VwGH 2009/18/0094

VwGH2009/18/009419.6.2012

Der Verwaltungsgerichtshof hat durch den Vorsitzenden Senatspräsident Dr. Pallitsch, den Hofrat Mag. Eder, die Hofrätinnen Mag. Merl und Mag. Dr. Maurer-Kober sowie den Hofrat Mag. Straßegger als Richter, im Beisein der Schriftführerin Mag. Krawarik, über die Beschwerde des CG in W, vertreten durch Mag. Dr. Roland Kier, Rechtsanwalt in 1010 Wien, Kärntner Ring 6, gegen den Bescheid der Sicherheitsdirektion für das Bundesland Wien vom 5. Februar 2009, Zl. E1/242.686/2008, betreffend Versagung eines Personalausweises und Entziehung eines Reisepasses, zu Recht erkannt:

Normen

12010E020 AEUV Art20;
12010E021 AEUV Art21;
32004L0038 Unionsbürger-RL Art27 Abs1;
32004L0038 Unionsbürger-RL Art27 Abs2;
32004L0038 Unionsbürger-RL Art4 Abs3;
32004L0038 Unionsbürger-RL;
62010CJ0430 Hristo Gaydarov VORAB;
EURallg;
PaßG 1992 §14 Abs1 Z3 litb;
PaßG 1992 §14 Abs1 Z3 litf;
PaßG 1992 §19 Abs2;
VwGG §42 Abs2 Z1;
12010E020 AEUV Art20;
12010E021 AEUV Art21;
32004L0038 Unionsbürger-RL Art27 Abs1;
32004L0038 Unionsbürger-RL Art27 Abs2;
32004L0038 Unionsbürger-RL Art4 Abs3;
32004L0038 Unionsbürger-RL;
62010CJ0430 Hristo Gaydarov VORAB;
EURallg;
PaßG 1992 §14 Abs1 Z3 litb;
PaßG 1992 §14 Abs1 Z3 litf;
PaßG 1992 §19 Abs2;
VwGG §42 Abs2 Z1;

 

Spruch:

Der angefochtene Bescheid wird wegen Rechtswidrigkeit seines Inhaltes aufgehoben.

• _IHRE AUFGABEN_:
• 1. Beantworten Sie anhand der Entscheidung des Verwaltungsgerichtshofs diese Fragen:
(a) Welche Behörde hat den angefochtenen Bescheid erlassen?
(b) Worum geht es in dem Bescheid?
(c) Was ordnet der Spruch an?
• 2. Schreiben Sie die Entscheidung des Verwaltungsgerichtshofs über Personalausweis und Reisepass weiter, beginnend nach dem Satz „Der angefochtene Bescheid wird wegen Rechtswidrigkeit seines Inhaltes aufgehoben.“

• _DATENBLOCK_:
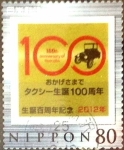 Stamps Japan -  Scott#2963k intercambio 2,50 usd 80 y. 2006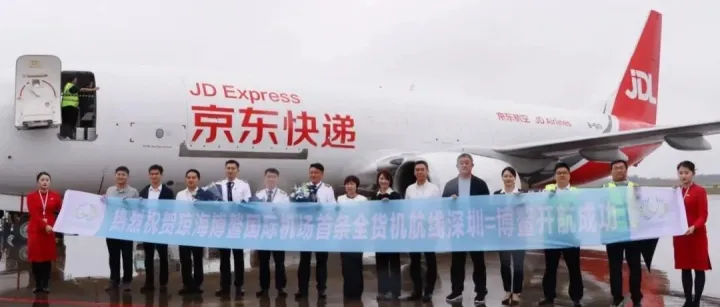 助力海南自貿(mào)港發(fā)展！京東物流推出覆蓋全場景的離島免稅品物流服務(wù)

• _LÖSUNGEN DER REIHE_:
• 1.
(a) Die Sicherheitsdirektion für das Bundesland Wien.
(b) Um die Versagung eines Personalausweises und die Entziehung eines Reisepasses.
(c) Der angefochtene Bescheid wird wegen Rechtswidrigkeit seines Inhaltes aufgehoben.

• 2.
Der Bund hat dem Beschwerdeführer Aufwendungen in der Höhe von EUR 1.326,40 binnen zwei Wochen bei sonstiger Exekution zu ersetzen.

Begründung

I.

Mit dem angefochtenen, im Instanzenzug ergangenen Bescheid entzog die belangte Behörde gestützt auf § 19 Abs. 2 und § 14 Abs. 1 Z 3 lit. b und lit. f Passgesetz 1992 (PassG) dem Beschwerdeführer seinen österreichischen Reisepass und wies seinen Antrag auf Ausstellung eines österreichischen Personalausweises ab. Unter einem wurde dem Beschwerdeführer aufgetragen, er möge den entzogenen Reisepass der Behörde vorlegen.

In ihrer Begründung führte die belangte Behörde aus, der Beschwerdeführer sei vom Landesgericht Eisenstadt mit Urteil vom 23. Juni 2004 wegen näher angeführter Vergehen nach dem Finanzstrafgesetz zu einer bedingt nachgesehenen Freiheitsstrafe von acht Monaten sowie zu einer Geldstrafe von EUR 550.000,-- und einer Verfallsersatzstrafe von EUR 9.500,-- verurteilt worden. Im Wesentlichen habe sich diese Verurteilung auf im Jahr 2001 und im März 2002 begangene Tathandlungen betreffend den Schmuggel von Zigaretten bezogen. Die über den Beschwerdeführer verhängte Freiheitsstrafe sei letztlich mit Urteil des Obersten Gerichtshofes vom 7. Dezember 2004 auf sechs Monate und zwei Wochen und die Geldstrafe auf EUR 420.000,-- herabgesetzt worden. Weiters weise der Beschwerdeführer eine rechtskräftige Verurteilung vom 21. April 2004 durch das Landesgericht für Strafsachen Wien nach dem Suchtmittelgesetz auf. Er sei zu einer bedingt nachgesehenen Freiheitsstrafe von 16 Monaten verurteilt worden. Dieser Verurteilung sei zugrunde gelegen, dass der Beschwerdeführer im Juni 2002 und im Herbst 2003 Suchtgift geschmuggelt habe.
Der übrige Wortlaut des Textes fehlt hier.